Problems We Identified
The site lacked consistent global navigation. On the home page, the header had three main sections: Individuals, Plan sponsors and Financial professionals. Once you clicked into any of these sections, the navigation changed to feature the three top level pages in the section.
the header on the home page
the header for the “individuals” section
The main drawback to this is approach is that it makes it difficult to switch sections. Once you are in a section, you have to return to the home page, by clicking the logo, to access a different section.
The Empower team weren’t that concerned with this because each section of the site represented one their key audiences. Actual users weren’t likely to need to switch between the sections. While this is true, I wanted to design a navigation scheme that was consistent, if possible.
The site used mega menus for navigation, but they didn’t perform very well. And due to the lack of consistent global navigation, the menus weren’t consistent either. You’d get a different set when you drilled into a the indidividuals section, or any of the other sections.
the individuals mega menu
the plan sponsors mega menu
the planning for your future mega menu, in the idividuals section
These menus looked and worked more like small pages. They had too much text, and too few links. They were difficult to scan.

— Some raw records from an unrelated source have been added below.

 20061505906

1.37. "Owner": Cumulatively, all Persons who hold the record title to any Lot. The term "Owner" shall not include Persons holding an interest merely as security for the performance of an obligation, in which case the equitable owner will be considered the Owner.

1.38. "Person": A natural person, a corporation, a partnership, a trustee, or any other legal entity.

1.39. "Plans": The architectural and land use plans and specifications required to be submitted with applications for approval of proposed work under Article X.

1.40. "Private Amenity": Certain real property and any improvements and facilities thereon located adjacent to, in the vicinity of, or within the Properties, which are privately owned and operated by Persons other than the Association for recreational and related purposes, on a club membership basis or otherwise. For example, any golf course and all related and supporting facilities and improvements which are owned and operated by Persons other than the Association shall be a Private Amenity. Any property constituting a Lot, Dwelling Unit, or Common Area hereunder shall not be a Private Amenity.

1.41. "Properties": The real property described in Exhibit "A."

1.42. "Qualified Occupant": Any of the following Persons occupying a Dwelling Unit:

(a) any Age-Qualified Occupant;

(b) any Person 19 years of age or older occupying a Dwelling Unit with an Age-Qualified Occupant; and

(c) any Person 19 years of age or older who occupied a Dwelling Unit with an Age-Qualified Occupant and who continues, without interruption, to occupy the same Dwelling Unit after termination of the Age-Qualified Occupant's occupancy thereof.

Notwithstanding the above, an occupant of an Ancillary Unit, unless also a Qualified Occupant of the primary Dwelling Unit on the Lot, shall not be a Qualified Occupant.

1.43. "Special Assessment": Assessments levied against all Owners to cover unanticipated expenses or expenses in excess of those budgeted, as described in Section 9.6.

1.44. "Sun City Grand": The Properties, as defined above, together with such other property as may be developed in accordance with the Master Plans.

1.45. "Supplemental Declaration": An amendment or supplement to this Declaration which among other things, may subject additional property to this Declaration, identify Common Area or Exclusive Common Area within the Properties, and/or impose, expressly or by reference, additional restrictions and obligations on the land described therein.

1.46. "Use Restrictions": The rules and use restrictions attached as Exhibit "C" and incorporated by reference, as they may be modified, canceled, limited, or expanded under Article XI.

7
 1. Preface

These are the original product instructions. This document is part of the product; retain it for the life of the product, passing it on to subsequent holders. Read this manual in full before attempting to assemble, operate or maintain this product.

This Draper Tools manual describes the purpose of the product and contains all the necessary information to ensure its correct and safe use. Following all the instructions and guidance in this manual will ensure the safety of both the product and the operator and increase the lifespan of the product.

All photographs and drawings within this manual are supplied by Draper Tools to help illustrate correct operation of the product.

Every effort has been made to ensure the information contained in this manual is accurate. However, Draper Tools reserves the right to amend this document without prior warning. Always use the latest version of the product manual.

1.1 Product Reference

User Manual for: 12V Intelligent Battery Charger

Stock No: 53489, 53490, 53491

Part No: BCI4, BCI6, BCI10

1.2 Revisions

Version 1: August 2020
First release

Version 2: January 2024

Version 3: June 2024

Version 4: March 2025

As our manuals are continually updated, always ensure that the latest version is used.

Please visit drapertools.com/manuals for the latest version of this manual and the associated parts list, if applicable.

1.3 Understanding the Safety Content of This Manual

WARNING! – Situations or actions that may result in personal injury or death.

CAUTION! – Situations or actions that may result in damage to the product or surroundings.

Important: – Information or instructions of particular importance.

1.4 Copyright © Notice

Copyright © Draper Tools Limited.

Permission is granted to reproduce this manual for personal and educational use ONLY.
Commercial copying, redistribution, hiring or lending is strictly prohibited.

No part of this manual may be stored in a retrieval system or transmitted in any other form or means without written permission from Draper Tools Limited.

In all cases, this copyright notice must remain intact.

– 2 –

Inflexible Navigation Pattern
Other than the text links, the only navigation used on the site were boxes that looked like this:
This wasn’t very flexible, and it was poorly designed or implemented. Only the “learn more” links were clickable. A better design would have made the whole box clickable, or at least the photo and headline.
Pages Without Useful Content
There were pages that had very little content other than these navigational “boxes”. The content inventory showed that these pages could be removed without losing any useful information.
site map, with pages to be removed highlighted
simplified site map
Both of these site maps are somewhat simplified. They don’t reflect the number of pages in each section, but show the change to the page hierarchy.
I developed twelve different navigational schemes, before we landed on the one we selected. Most of them we reviewed internally and discarded. We showed maybe five or six to Empower.
the new individuals mega menu
the new plan sponsors mega menu
Because of the poorly designed mega menus on the live site, the whole team, myself included, was somewhat reluctant to explore this approach. But once I was able to convince the team that a level of pages could be omitted, it became clear that this approach worked best.
For example, on the live site, there was a “Planning for your future” page. It had only a paragraph of text, and navigational boxes linking to the following pages:
- An Experience Focused On You
- Customized Retirement Strategy
- Planning Help
Mega menus allowed us to omit the “Planning for your future” page. It was replaced by the header “Your Retirement Plan” in the menu, followed by links to the pages with useful content.
the sub-nav for the “Your Retirement Plan” subsection
We added sub-navigation to the “leaf” pages of each section. This makes it easy to explore a subsection of the site, without having to open the mega menu. This was one of the problems that the Empower team were keen to solve. On the live site, with it’s hub and spoke design, users had to go back to the previous page, one level up the hierarchy to accomplish the same task. In combination with the mega menu the sub-naviagtion provides a “bet and suspenders” solution, allowing users to easily explore a subsection of the site.